■ **PROBLEM TO WORK ON**
Copy out the records with "photo" swapped for "picture" and everything else left as it is. Omit the pictures.

■ **EXERCISE MATERIAL**
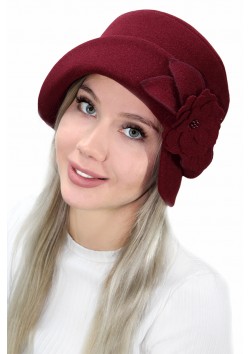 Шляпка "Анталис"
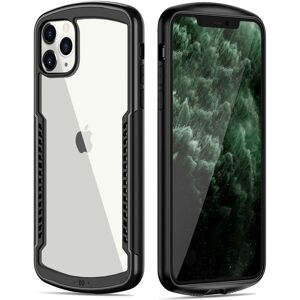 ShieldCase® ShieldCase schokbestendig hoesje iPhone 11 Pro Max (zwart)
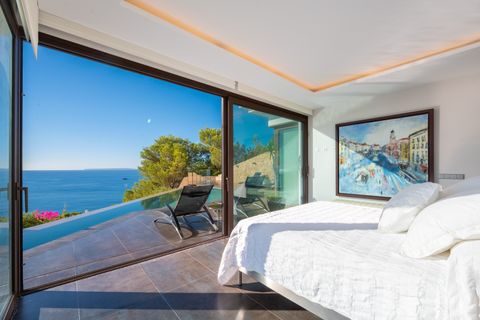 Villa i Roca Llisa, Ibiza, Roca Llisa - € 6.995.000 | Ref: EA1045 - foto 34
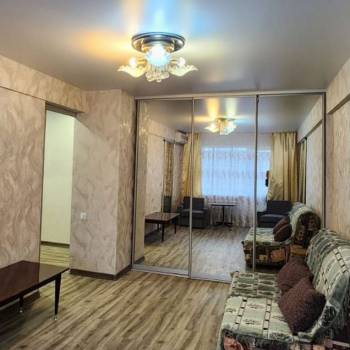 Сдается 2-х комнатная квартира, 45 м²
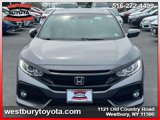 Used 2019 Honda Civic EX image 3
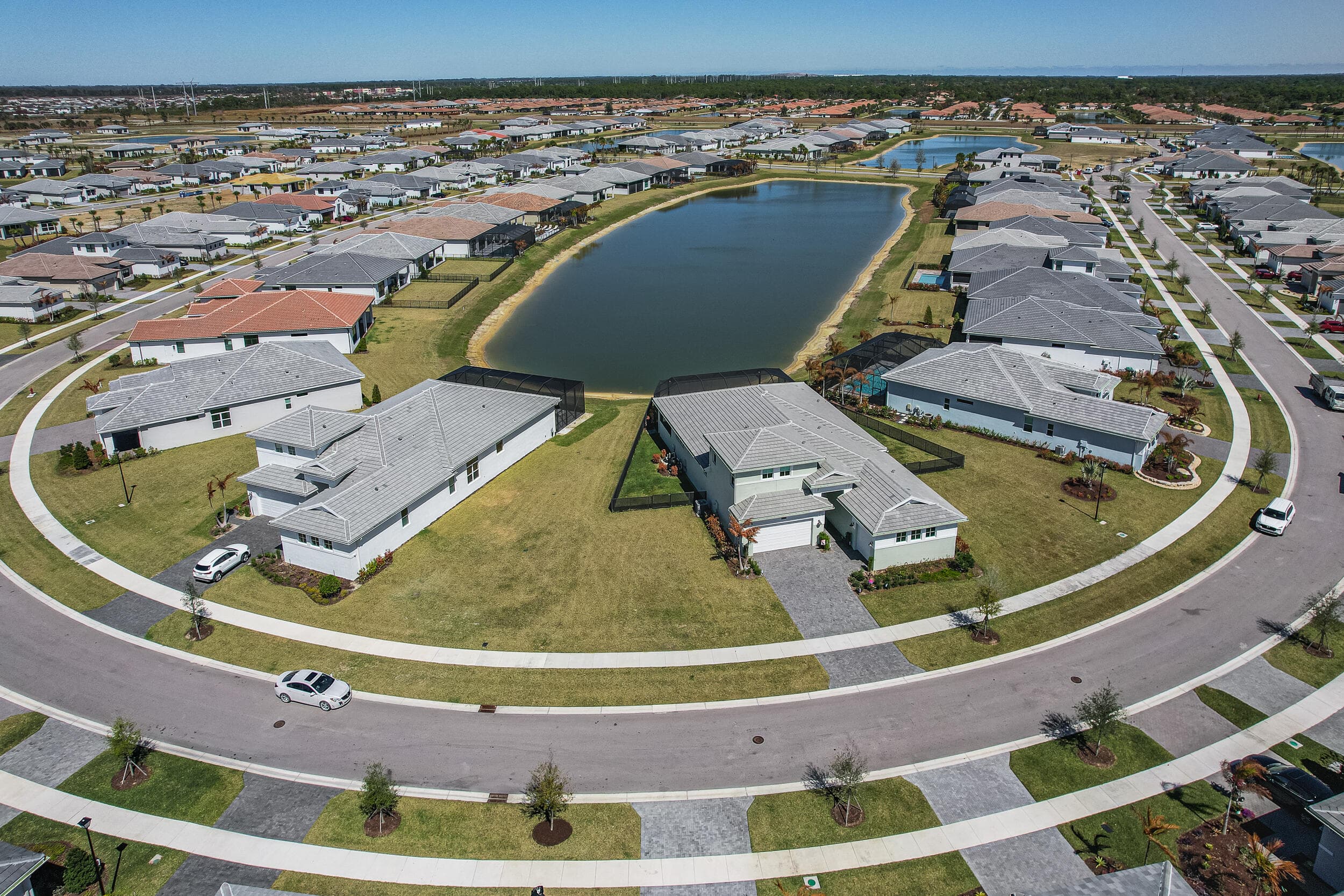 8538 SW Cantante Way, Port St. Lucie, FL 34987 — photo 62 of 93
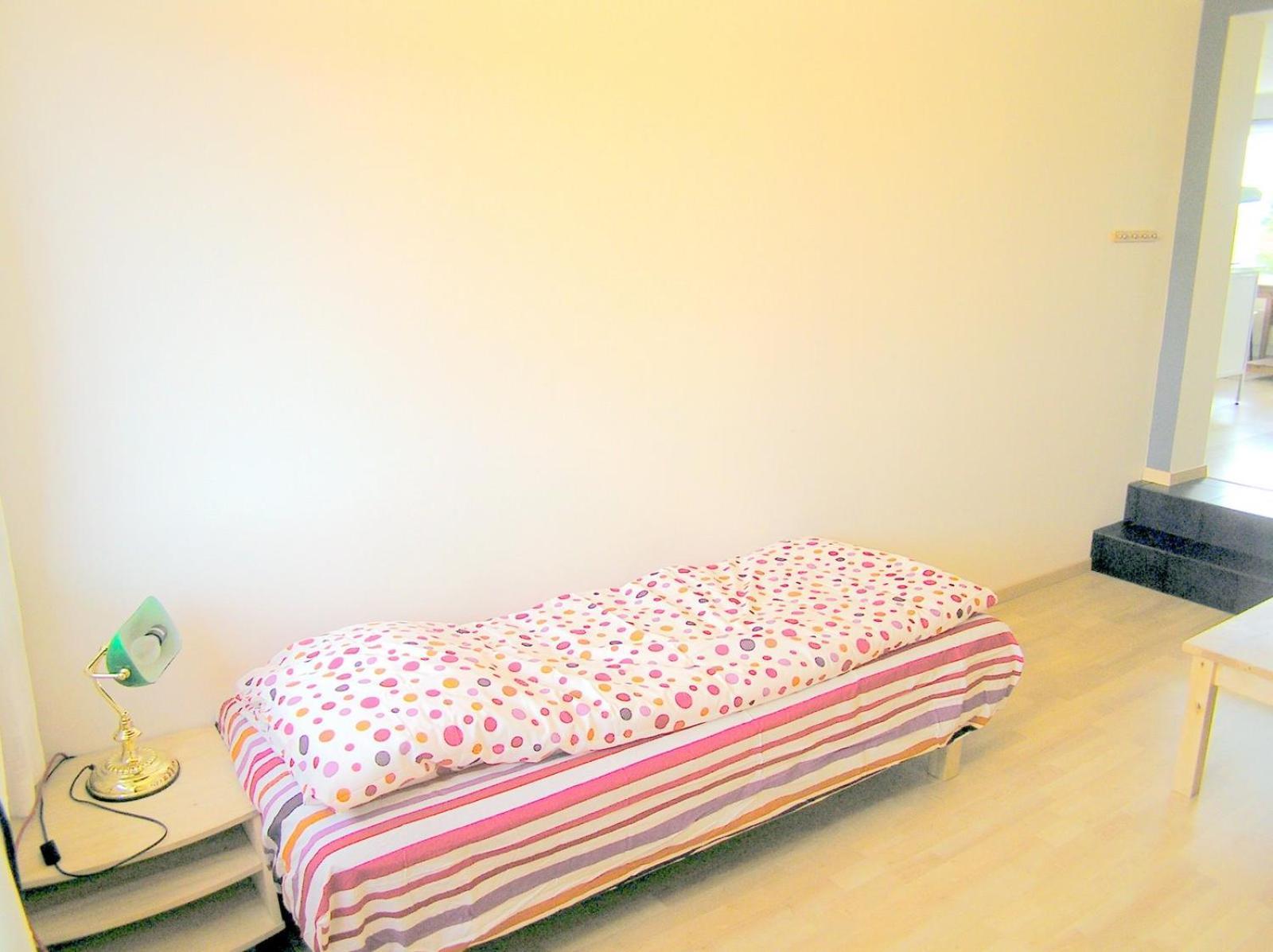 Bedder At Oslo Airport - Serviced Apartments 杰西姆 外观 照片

■ **TASK SOLUTION**
 Шляпка "Анталис"
 ShieldCase® ShieldCase schokbestendig hoesje iPhone 11 Pro Max (zwart)
 Villa i Roca Llisa, Ibiza, Roca Llisa - € 6.995.000 | Ref: EA1045 - foto 34
 Сдается 2-х комнатная квартира, 45 м²
 Used 2019 Honda Civic EX image 3
 8538 SW Cantante Way, Port St. Lucie, FL 34987 — picture 62 of 93
 Bedder At Oslo Airport - Serviced Apartments 杰西姆 外观 照片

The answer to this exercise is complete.